The UK, US and South Korea have accused a North Korean-backed cyber group of running an online espionage campaign to steal military and nuclear secrets.
The “Andariel” group has compromised organizations around the world while trying to obtain sensitive and confidential technical information and intellectual property data, according to the United Kingdom’s National Cyber Security Center (NCSC).
The center, along with the FBI in the US and South Korea’s national intelligence service, issued a joint warning and advisory note on Andariel’s actions.
They urged critical infrastructure organizations to “remain vigilant” against cyber operations.
North Korea is a secretive and authoritarian state, officially known as the Democratic People’s Republic of Korea (DPRK), and is led by supreme leader Kim Jong Un.
NCSC Chief Operating Officer Paul Chichester said: “The global cyber espionage operation we have exposed today shows the lengths to which DPRK state-sponsored actors are willing to go to pursue their military and nuclear programs.”
Andariel is part of the 3rd office of the DPRK’s Reconnaissance General Bureau (RGB), and the group’s malicious cyber activities pose an ongoing threat to critical infrastructure organizations around the world, the agency believes.
What was the group’s target?
The group primarily targeted defense, aerospace, nuclear and engineering organizations, but also acted against the medical and energy sectors, according to the NCSC, which is part of the GCHQ intelligence agency.
Andariel attempted to obtain information such as contract specifications, drawings and project details, the agency said.
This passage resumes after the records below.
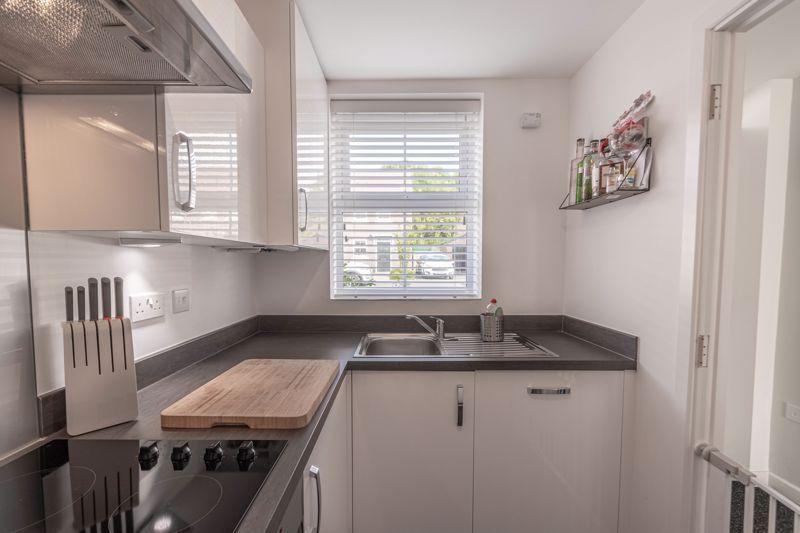 2 bed house for sale in Ivyleaf Close  - Property Image 2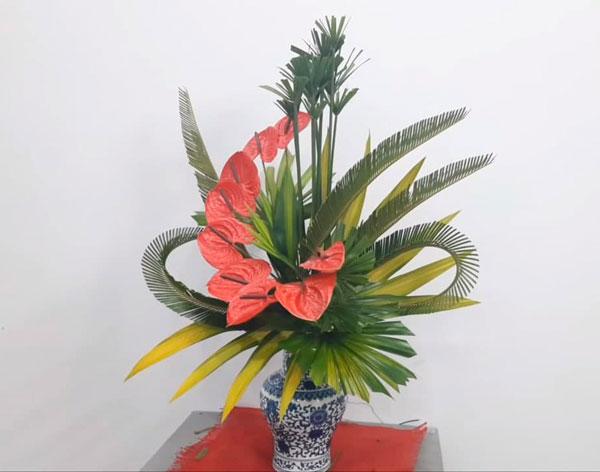 Hoàn thành cắm hoa bàn thờ đẹp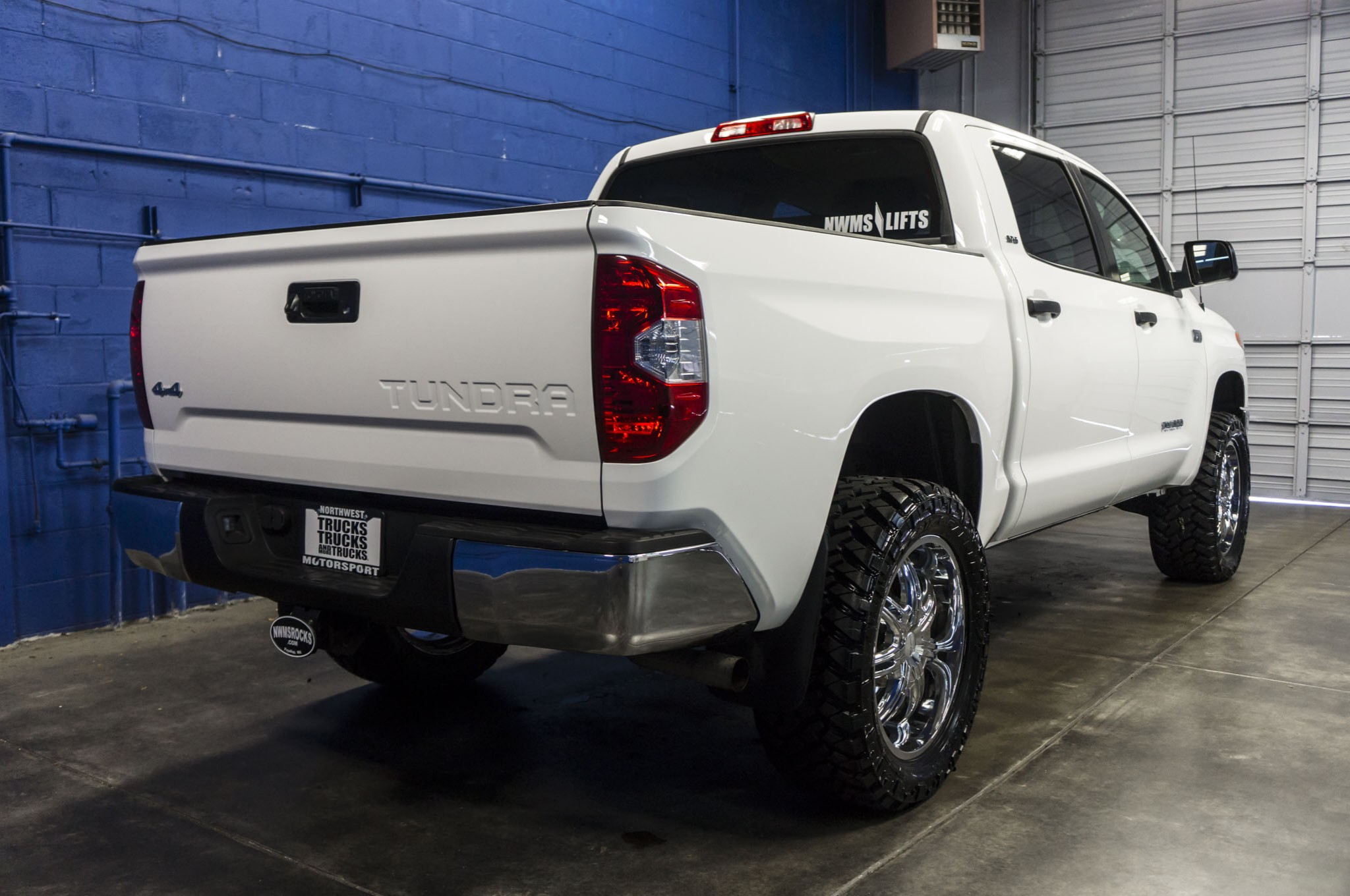 Used Lifted 2015 Toyota Tundra SR5 4x4 Truck For Sale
As part of its operations, Andariel also launched ransomware attacks against US healthcare organizations in order to extort payments and fund further espionage activities.
The statement describes how Andariel evolved from destructive hacks against US and South Korean organizations to carrying out specialized cyber espionage and ransomware attacks.
Hackers carried out ransomware attacks and cyber espionage operations on the same day against the same victim in some cases.
Keep up with the latest news from the UK and around the world by following Sky News
‘The importance of protecting confidential information’
Chichester said: “Critical infrastructure operators must be reminded of the importance of protecting the sensitive information and intellectual property they hold on their systems to prevent theft and misuse.
“The NCSC, along with our U.S. and Korean partners, strongly encourages network defenders to follow the guidance set forth in this advisory to ensure they have strong protections in place to prevent this malicious activity.”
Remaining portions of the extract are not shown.